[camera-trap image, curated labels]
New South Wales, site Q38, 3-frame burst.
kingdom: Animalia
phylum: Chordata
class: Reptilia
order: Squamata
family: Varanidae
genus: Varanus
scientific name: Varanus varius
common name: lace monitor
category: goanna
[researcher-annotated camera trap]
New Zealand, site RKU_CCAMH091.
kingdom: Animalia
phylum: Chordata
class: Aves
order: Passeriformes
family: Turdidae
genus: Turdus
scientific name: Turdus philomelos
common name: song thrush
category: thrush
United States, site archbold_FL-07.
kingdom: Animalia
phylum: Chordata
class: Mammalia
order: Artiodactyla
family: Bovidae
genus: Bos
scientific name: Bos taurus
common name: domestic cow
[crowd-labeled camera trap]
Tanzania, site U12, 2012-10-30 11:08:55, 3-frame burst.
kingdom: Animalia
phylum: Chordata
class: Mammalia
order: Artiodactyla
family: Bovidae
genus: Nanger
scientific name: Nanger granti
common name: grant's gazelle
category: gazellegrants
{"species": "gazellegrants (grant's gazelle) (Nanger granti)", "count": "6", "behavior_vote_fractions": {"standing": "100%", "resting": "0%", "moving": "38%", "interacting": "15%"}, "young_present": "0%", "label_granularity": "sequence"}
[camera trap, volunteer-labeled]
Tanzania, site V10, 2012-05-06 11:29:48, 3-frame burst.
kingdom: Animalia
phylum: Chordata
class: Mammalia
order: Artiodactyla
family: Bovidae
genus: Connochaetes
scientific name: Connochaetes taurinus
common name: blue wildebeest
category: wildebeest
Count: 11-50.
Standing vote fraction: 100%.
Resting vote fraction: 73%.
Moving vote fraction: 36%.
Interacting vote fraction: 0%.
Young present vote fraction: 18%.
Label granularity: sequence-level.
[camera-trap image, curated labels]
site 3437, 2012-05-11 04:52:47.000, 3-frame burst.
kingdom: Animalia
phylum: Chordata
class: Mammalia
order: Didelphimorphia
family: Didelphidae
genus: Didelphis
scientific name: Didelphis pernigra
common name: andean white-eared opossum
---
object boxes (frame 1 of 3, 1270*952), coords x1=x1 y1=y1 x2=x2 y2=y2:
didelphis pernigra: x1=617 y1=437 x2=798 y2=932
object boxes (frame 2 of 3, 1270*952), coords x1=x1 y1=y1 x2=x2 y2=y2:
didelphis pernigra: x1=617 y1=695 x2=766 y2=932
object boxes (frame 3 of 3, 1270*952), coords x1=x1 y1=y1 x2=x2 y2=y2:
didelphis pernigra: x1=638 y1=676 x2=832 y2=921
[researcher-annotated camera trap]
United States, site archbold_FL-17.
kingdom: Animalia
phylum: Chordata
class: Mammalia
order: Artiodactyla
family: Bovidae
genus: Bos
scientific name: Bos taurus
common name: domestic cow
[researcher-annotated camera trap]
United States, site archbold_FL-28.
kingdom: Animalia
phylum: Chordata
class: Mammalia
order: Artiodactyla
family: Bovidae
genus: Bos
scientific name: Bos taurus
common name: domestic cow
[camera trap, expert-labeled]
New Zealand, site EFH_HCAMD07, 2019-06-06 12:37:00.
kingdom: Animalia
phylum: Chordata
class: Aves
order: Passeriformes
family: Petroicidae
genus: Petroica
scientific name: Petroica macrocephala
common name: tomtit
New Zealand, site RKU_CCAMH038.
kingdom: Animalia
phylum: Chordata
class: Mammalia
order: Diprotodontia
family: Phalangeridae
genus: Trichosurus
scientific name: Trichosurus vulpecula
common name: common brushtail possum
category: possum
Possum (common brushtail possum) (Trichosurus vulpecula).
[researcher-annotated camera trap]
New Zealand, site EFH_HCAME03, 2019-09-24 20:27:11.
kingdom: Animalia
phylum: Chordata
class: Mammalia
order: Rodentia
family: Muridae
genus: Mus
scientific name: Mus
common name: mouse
_____
Task to complete: Copy out every record above exactly as written.

Solution for this exercise:
[camera-trap image, curated labels]
New South Wales, site Q38, 3-frame burst.
kingdom: Animalia
phylum: Chordata
class: Reptilia
order: Squamata
family: Varanidae
genus: Varanus
scientific name: Varanus varius
common name: lace monitor
category: goanna
[researcher-annotated camera trap]
New Zealand, site RKU_CCAMH091.
kingdom: Animalia
phylum: Chordata
class: Aves
order: Passeriformes
family: Turdidae
genus: Turdus
scientific name: Turdus philomelos
common name: song thrush
category: thrush
United States, site archbold_FL-07.
kingdom: Animalia
phylum: Chordata
class: Mammalia
order: Artiodactyla
family: Bovidae
genus: Bos
scientific name: Bos taurus
common name: domestic cow
[crowd-labeled camera trap]
Tanzania, site U12, 2012-10-30 11:08:55, 3-frame burst.
kingdom: Animalia
phylum: Chordata
class: Mammalia
order: Artiodactyla
family: Bovidae
genus: Nanger
scientific name: Nanger granti
common name: grant's gazelle
category: gazellegrants
{"species": "gazellegrants (grant's gazelle) (Nanger granti)", "count": "6", "behavior_vote_fractions": {"standing": "100%", "resting": "0%", "moving": "38%", "interacting": "15%"}, "young_present": "0%", "label_granularity": "sequence"}
[camera trap, volunteer-labeled]
Tanzania, site V10, 2012-05-06 11:29:48, 3-frame burst.
kingdom: Animalia
phylum: Chordata
class: Mammalia
order: Artiodactyla
family: Bovidae
genus: Connochaetes
scientific name: Connochaetes taurinus
common name: blue wildebeest
category: wildebeest
Count: 11-50.
Standing vote fraction: 100%.
Resting vote fraction: 73%.
Moving vote fraction: 36%.
Interacting vote fraction: 0%.
Young present vote fraction: 18%.
Label granularity: sequence-level.
[camera-trap image, curated labels]
site 3437, 2012-05-11 04:52:47.000, 3-frame burst.
kingdom: Animalia
phylum: Chordata
class: Mammalia
order: Didelphimorphia
family: Didelphidae
genus: Didelphis
scientific name: Didelphis pernigra
common name: andean white-eared opossum
---
object boxes (frame 1 of 3, 1270*952), coords x1=x1 y1=y1 x2=x2 y2=y2:
didelphis pernigra: x1=617 y1=437 x2=798 y2=932
object boxes (frame 2 of 3, 1270*952), coords x1=x1 y1=y1 x2=x2 y2=y2:
didelphis pernigra: x1=617 y1=695 x2=766 y2=932
object boxes (frame 3 of 3, 1270*952), coords x1=x1 y1=y1 x2=x2 y2=y2:
didelphis pernigra: x1=638 y1=676 x2=832 y2=921
[researcher-annotated camera trap]
United States, site archbold_FL-17.
kingdom: Animalia
phylum: Chordata
class: Mammalia
order: Artiodactyla
family: Bovidae
genus: Bos
scientific name: Bos taurus
common name: domestic cow
[researcher-annotated camera trap]
United States, site archbold_FL-28.
kingdom: Animalia
phylum: Chordata
class: Mammalia
order: Artiodactyla
family: Bovidae
genus: Bos
scientific name: Bos taurus
common name: domestic cow
[camera trap, expert-labeled]
New Zealand, site EFH_HCAMD07, 2019-06-06 12:37:00.
kingdom: Animalia
phylum: Chordata
class: Aves
order: Passeriformes
family: Petroicidae
genus: Petroica
scientific name: Petroica macrocephala
common name: tomtit
New Zealand, site RKU_CCAMH038.
kingdom: Animalia
phylum: Chordata
class: Mammalia
order: Diprotodontia
family: Phalangeridae
genus: Trichosurus
scientific name: Trichosurus vulpecula
common name: common brushtail possum
category: possum
Possum (common brushtail possum) (Trichosurus vulpecula).
[researcher-annotated camera trap]
New Zealand, site EFH_HCAME03, 2019-09-24 20:27:11.
kingdom: Animalia
phylum: Chordata
class: Mammalia
order: Rodentia
family: Muridae
genus: Mus
scientific name: Mus
common name: mouse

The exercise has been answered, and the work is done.